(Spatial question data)

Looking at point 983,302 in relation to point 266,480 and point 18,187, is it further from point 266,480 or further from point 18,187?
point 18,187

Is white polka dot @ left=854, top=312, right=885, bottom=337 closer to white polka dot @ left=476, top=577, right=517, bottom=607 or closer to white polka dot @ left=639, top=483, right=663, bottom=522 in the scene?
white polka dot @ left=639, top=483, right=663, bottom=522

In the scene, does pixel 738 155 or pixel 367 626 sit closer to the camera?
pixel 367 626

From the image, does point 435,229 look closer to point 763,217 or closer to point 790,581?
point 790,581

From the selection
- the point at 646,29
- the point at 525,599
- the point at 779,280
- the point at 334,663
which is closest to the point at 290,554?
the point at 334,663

...

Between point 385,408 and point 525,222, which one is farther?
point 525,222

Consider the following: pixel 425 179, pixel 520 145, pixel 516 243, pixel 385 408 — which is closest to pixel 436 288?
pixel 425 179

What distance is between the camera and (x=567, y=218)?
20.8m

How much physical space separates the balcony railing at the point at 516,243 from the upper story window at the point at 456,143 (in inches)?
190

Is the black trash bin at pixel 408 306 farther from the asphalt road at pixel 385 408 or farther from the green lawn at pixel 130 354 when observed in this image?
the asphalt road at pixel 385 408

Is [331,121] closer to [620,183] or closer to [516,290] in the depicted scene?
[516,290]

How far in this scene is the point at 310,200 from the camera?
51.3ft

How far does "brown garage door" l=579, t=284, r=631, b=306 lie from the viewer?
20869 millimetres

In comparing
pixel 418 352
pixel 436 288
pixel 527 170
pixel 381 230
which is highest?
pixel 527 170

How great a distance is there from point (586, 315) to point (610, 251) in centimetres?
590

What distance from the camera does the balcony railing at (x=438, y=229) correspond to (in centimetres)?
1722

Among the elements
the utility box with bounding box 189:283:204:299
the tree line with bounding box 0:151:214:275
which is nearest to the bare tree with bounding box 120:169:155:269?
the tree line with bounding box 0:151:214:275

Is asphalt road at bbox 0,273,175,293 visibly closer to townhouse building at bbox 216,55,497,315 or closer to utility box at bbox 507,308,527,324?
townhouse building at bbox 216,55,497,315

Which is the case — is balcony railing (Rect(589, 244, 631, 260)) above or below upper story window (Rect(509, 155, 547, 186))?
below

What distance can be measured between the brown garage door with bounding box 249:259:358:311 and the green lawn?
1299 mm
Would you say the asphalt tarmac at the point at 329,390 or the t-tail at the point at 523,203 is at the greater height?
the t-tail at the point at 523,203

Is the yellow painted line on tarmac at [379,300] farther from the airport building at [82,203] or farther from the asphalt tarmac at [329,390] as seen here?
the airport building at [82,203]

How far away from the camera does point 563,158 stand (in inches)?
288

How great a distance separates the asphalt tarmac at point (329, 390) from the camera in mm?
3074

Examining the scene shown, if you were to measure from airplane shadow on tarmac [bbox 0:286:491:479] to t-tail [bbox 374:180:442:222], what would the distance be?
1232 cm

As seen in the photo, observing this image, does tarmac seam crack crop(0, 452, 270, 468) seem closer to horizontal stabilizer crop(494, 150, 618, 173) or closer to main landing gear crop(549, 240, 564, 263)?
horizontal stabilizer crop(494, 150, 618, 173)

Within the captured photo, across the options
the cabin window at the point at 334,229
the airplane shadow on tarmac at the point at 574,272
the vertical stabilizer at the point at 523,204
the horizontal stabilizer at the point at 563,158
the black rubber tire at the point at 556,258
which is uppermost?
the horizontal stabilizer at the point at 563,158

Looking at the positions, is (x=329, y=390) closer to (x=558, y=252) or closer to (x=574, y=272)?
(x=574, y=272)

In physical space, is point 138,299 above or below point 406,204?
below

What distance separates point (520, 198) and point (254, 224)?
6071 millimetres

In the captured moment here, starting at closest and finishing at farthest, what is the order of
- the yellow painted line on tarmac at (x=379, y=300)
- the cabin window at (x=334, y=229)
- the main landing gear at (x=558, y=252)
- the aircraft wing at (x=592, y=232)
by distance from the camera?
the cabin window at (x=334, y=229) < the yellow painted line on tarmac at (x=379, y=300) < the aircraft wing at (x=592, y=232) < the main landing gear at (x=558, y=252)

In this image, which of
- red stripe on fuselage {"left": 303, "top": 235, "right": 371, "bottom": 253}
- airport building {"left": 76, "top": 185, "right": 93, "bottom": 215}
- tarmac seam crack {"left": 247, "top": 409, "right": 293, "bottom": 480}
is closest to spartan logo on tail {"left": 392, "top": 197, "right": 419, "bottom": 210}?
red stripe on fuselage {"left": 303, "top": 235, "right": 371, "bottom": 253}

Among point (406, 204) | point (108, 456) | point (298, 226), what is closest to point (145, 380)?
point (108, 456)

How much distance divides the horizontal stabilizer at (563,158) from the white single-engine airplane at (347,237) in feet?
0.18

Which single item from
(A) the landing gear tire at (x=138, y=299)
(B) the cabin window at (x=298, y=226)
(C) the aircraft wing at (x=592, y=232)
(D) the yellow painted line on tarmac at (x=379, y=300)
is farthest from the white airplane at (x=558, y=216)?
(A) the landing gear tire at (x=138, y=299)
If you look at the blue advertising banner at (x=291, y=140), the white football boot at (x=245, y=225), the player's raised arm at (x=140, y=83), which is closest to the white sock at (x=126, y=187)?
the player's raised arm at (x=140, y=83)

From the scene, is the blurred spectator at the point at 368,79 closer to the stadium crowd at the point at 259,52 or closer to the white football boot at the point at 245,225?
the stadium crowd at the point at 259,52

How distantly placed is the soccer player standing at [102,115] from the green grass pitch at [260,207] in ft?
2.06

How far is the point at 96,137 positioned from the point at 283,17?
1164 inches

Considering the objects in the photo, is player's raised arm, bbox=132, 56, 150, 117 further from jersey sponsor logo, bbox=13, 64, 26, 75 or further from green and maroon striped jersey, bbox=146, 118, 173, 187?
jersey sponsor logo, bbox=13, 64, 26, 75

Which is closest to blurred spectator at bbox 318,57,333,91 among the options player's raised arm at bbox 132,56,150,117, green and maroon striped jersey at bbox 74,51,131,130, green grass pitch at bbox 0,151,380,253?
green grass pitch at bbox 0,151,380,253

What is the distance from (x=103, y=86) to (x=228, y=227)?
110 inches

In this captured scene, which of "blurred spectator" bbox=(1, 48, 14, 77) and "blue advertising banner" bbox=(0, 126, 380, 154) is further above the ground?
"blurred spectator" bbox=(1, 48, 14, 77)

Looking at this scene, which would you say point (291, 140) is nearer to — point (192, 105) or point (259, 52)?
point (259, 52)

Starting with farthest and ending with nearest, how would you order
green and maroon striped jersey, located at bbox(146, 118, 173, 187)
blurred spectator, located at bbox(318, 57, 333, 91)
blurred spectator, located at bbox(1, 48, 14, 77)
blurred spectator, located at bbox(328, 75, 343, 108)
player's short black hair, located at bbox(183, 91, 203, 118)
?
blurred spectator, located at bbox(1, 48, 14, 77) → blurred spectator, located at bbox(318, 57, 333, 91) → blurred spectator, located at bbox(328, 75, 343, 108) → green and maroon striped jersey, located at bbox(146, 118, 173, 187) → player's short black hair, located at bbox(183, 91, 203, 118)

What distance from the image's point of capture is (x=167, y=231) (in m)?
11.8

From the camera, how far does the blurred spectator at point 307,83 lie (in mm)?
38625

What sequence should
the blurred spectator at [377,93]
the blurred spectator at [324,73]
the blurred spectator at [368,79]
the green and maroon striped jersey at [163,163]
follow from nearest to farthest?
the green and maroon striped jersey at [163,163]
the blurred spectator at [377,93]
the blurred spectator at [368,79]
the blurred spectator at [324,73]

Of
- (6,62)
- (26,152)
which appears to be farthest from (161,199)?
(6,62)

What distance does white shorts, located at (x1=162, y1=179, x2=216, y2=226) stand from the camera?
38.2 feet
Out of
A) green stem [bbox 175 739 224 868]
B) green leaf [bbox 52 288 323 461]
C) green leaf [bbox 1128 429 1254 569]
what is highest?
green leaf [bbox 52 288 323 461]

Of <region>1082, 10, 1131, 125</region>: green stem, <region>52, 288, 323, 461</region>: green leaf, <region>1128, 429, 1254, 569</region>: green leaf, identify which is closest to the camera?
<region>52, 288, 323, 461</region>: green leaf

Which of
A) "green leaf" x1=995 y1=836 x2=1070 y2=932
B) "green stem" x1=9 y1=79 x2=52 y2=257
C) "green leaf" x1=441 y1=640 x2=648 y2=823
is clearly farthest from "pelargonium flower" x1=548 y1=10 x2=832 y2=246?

--

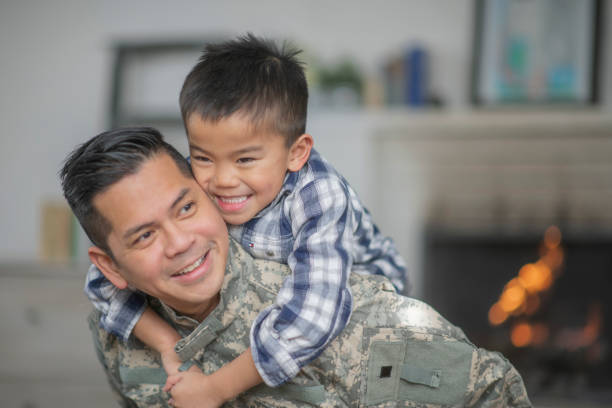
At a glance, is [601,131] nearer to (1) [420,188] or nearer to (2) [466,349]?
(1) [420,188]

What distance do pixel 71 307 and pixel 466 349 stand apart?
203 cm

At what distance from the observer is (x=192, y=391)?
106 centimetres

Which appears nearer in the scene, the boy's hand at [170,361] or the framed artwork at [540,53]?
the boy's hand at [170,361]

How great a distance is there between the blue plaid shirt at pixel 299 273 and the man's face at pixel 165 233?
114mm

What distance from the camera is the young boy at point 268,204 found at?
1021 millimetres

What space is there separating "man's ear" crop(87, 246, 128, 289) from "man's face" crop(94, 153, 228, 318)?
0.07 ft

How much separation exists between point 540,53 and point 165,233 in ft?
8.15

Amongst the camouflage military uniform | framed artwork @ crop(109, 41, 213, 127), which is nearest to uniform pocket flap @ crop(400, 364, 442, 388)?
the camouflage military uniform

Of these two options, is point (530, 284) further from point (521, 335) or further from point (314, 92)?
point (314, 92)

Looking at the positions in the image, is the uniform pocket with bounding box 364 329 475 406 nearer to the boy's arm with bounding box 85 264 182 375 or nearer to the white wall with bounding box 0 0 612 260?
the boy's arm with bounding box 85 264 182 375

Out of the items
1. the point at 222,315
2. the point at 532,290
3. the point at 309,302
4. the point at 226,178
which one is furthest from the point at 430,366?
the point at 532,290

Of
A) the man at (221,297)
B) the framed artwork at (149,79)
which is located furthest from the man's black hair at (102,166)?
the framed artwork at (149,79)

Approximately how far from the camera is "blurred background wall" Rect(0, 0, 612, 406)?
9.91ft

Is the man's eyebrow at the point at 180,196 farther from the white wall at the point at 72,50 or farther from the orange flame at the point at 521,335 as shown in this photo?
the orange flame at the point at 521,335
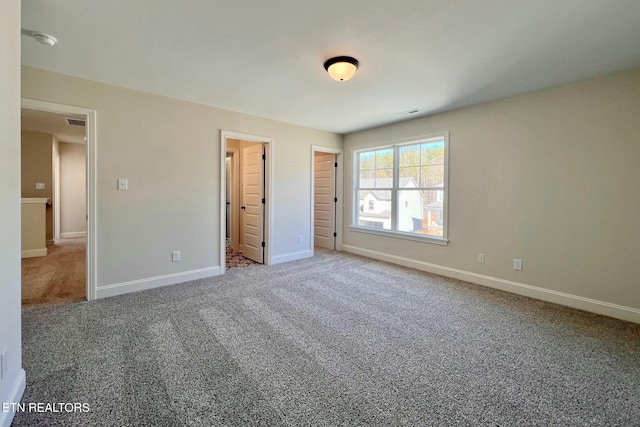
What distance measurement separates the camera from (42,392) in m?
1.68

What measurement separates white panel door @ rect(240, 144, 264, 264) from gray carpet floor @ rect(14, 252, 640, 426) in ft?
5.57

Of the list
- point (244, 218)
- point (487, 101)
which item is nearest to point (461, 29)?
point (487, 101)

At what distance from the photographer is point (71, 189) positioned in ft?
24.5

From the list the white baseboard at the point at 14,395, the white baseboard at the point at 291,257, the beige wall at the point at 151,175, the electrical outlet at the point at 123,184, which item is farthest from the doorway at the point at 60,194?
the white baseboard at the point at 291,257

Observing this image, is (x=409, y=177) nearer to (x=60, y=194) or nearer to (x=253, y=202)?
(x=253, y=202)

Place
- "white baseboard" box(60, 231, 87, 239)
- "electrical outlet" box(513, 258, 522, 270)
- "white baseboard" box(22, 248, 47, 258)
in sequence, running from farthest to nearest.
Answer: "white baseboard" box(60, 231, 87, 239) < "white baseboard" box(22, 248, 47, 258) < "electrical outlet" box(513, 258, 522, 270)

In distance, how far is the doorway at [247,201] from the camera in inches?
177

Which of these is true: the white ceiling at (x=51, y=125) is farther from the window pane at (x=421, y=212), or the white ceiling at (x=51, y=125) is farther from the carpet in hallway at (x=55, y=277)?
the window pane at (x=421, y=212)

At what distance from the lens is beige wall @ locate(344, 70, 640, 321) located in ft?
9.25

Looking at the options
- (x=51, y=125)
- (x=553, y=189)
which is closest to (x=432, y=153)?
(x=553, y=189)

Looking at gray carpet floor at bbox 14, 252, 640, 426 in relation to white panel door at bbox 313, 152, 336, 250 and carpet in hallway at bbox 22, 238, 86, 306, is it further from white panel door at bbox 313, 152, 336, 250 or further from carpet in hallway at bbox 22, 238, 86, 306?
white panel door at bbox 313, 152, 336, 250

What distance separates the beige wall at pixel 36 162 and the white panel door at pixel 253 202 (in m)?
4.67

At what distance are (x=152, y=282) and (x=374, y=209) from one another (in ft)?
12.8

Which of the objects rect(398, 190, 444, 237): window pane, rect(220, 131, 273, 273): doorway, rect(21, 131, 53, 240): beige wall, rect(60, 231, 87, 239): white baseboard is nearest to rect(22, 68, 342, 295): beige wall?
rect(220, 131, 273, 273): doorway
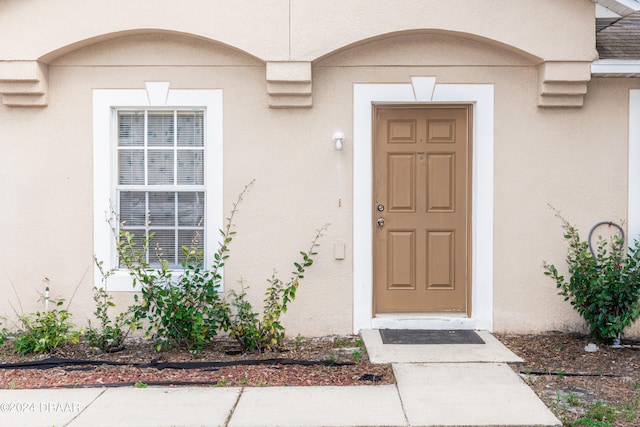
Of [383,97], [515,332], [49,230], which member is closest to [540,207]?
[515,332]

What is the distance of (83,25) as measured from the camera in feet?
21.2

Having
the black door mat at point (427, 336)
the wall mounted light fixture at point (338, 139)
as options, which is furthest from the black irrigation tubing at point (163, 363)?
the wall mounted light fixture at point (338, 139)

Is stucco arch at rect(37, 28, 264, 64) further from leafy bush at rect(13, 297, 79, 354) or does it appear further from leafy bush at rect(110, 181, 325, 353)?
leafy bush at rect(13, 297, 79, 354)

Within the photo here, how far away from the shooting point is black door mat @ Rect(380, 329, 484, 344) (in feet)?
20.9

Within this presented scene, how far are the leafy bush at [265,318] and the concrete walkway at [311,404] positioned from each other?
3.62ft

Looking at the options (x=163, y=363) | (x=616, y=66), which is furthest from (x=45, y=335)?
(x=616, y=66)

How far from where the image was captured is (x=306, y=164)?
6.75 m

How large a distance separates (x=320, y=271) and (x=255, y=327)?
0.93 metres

## TASK:
Rewrite the lines of data between the line containing "What distance separates point" and the line containing "the cabin window at (x=334, y=229) <", inclusive, as a numbered list, leaving out any blank lines.

## RESPONSE TO THIS TASK:
1. What distance separates point (520, 198) and point (254, 224)?
2. 6071 millimetres
3. In the captured moment here, starting at closest and finishing at farthest, what is the order of
4. - the yellow painted line on tarmac at (x=379, y=300)
5. - the cabin window at (x=334, y=229)
6. - the main landing gear at (x=558, y=252)
7. - the aircraft wing at (x=592, y=232)
8. by distance from the camera?
9. the cabin window at (x=334, y=229) < the yellow painted line on tarmac at (x=379, y=300) < the aircraft wing at (x=592, y=232) < the main landing gear at (x=558, y=252)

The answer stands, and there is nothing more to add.